** Records for this task **
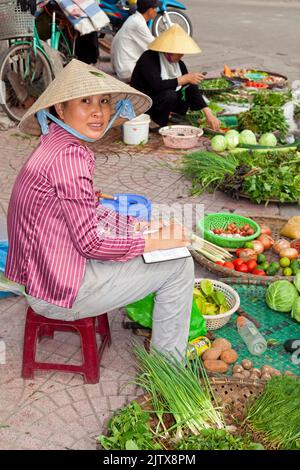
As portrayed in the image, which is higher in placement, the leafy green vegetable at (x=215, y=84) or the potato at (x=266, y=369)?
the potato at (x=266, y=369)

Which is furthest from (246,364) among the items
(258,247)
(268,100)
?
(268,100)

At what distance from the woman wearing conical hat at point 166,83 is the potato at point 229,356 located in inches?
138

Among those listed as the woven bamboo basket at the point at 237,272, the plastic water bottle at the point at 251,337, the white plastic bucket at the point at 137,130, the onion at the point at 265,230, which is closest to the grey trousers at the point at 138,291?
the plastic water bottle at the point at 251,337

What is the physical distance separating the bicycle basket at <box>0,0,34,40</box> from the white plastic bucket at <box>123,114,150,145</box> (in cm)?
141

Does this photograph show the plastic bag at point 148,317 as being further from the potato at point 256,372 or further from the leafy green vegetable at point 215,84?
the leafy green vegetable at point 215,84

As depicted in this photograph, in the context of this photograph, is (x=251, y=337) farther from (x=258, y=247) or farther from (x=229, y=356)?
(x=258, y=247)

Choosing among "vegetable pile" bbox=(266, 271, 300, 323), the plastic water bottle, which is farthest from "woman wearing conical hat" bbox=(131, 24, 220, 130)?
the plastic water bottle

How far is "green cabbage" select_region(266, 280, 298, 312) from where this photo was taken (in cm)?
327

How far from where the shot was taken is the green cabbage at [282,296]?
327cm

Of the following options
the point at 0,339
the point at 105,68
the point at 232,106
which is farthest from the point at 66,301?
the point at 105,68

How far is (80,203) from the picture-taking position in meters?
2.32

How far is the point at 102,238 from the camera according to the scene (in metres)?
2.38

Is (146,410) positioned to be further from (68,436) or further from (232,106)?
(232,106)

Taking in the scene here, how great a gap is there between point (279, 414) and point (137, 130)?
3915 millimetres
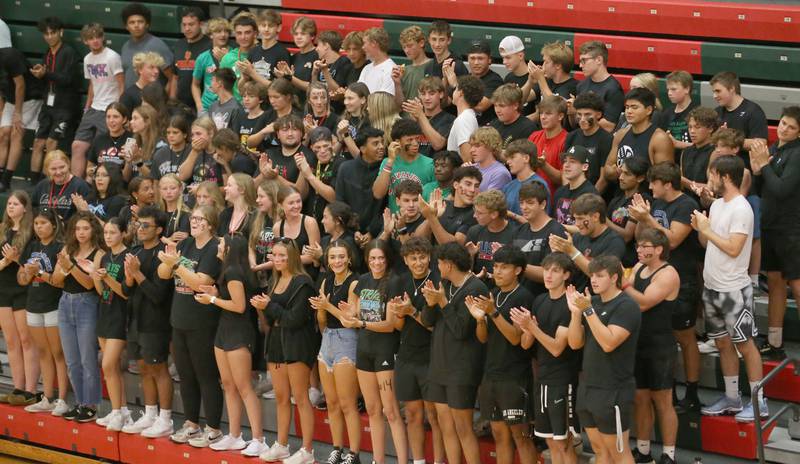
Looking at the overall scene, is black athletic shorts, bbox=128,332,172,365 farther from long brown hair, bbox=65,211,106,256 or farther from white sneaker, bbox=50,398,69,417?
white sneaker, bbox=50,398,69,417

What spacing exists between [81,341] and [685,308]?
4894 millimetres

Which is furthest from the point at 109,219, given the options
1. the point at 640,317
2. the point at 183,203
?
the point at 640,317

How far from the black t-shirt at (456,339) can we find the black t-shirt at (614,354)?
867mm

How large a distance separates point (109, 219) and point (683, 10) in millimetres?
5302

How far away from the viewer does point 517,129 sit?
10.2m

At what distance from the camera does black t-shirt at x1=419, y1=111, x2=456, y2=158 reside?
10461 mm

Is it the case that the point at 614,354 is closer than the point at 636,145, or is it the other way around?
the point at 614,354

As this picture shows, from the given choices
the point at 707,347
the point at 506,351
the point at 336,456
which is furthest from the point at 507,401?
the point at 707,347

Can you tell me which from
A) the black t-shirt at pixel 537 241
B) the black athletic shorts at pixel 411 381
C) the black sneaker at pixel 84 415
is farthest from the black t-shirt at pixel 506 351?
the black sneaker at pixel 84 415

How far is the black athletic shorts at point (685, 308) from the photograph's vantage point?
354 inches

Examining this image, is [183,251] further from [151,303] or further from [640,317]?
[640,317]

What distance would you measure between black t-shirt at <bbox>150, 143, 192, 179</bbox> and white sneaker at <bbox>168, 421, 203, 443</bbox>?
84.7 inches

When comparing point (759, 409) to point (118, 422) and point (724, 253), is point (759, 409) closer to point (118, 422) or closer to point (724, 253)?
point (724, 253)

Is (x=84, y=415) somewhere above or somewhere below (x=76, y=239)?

** Description of the task **
Starting at the line that contains "When comparing point", write out every line through the end of the entries, word for word.

** Output **
When comparing point (759, 409) to point (118, 422) and point (724, 253), is point (759, 409) closer to point (118, 422) or closer to point (724, 253)?
point (724, 253)

Is (x=84, y=415) somewhere above or somewhere below (x=76, y=239)?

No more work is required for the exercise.